▶ _Selected extract_
Education and experience requirements include:

  • Master’s degree in electrical engineering or a related field
  • Experience with the design of DC/DC converters and motor drives with power levels of up to 500kW and DC link voltages to 1000V or higher
  • From two to 20+ years of experience in power electronics-related design and development, including familiarity with motor drives, gate drivers, analog circuitry, and magnetics
  • Experience with power magnetics design and electromagnetic concepts
  • Experience with SPICE and Mathcad software
  • Experience in full lifecycle development process, including component level requirements and design, component and system-level integration, validation, and verification
  • Ability to work with software and firmware-controlled power converters and electric power systems
  • Demonstrated experience providing technical leadership, understanding, and mentoring

 

Skills required include:

  • Willingness to lead and work in a high-voltage / high-power lab environment
  • Technical writing skills for creating required engineering documentation
  • Ability to develop strategic roadmaps for both technology and new business
  • Discrete understanding of the entirety of the electrification ecosystem
  • Enjoys working with cross-functional teams on complex engineering challenges

 

This work pertains to all-electric systems, systems that combine electric power with other electricity-producing sources, like electrochemical or electromechanical processes, and innovative electric-hybrid designs for every application imaginable. With their in-depth knowledge of circuit design, high power conversion and inversion, and electrification architectures for high-voltage silicon devices, today’s power systems engineers are changing how we travel, how city infrastructures are designed, how battles are fought (or avoided), how future systems are updated more cleanly, how much more efficiently we commute, and more.

Are aircraft power systems engineers different from power engineers?

▶ _Required tasks_
1. According to the power systems engineering excerpt, which two software packages should candidates have experience with?
2. Translate this sentence from the power systems engineering excerpt into Spanish: "This work pertains to all-electric systems, systems that combine electric power with other electricity-producing sources, like electrochemical or electromechanical processes, and innovative electric-hybrid designs for every application imaginable."
3. Set down, word for word, the stretch of the power systems engineering excerpt from "This work pertains" through "from power engineers?".

▶ _Data provided_
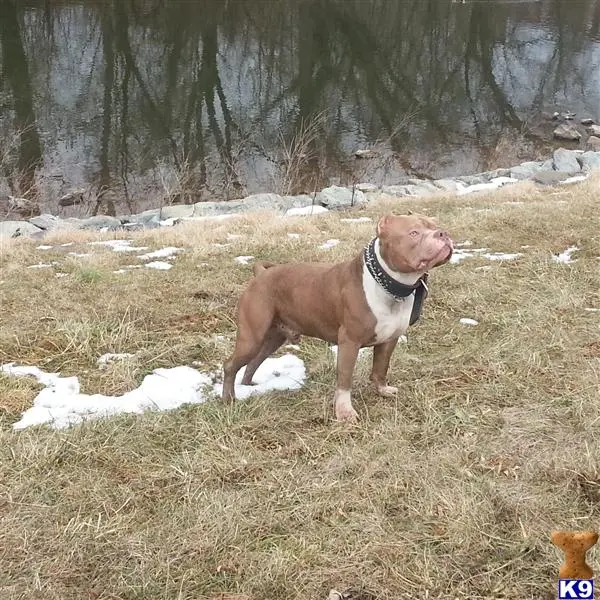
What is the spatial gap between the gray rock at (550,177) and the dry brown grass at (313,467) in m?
7.02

▶ _Results of the tasks_
1. SPICE and Mathcad

2. Este trabajo se refiere a sistemas totalmente eléctricos, sistemas que combinan la energía eléctrica con otras fuentes productoras de electricidad, como procesos electroquímicos o electromecánicos, y diseños híbridos eléctricos innovadores para cualquier aplicación imaginable.

3.
This work pertains to all-electric systems, systems that combine electric power with other electricity-producing sources, like electrochemical or electromechanical processes, and innovative electric-hybrid designs for every application imaginable. With their in-depth knowledge of circuit design, high power conversion and inversion, and electrification architectures for high-voltage silicon devices, today’s power systems engineers are changing how we travel, how city infrastructures are designed, how battles are fought (or avoided), how future systems are updated more cleanly, how much more efficiently we commute, and more.

Are aircraft power systems engineers different from power engineers?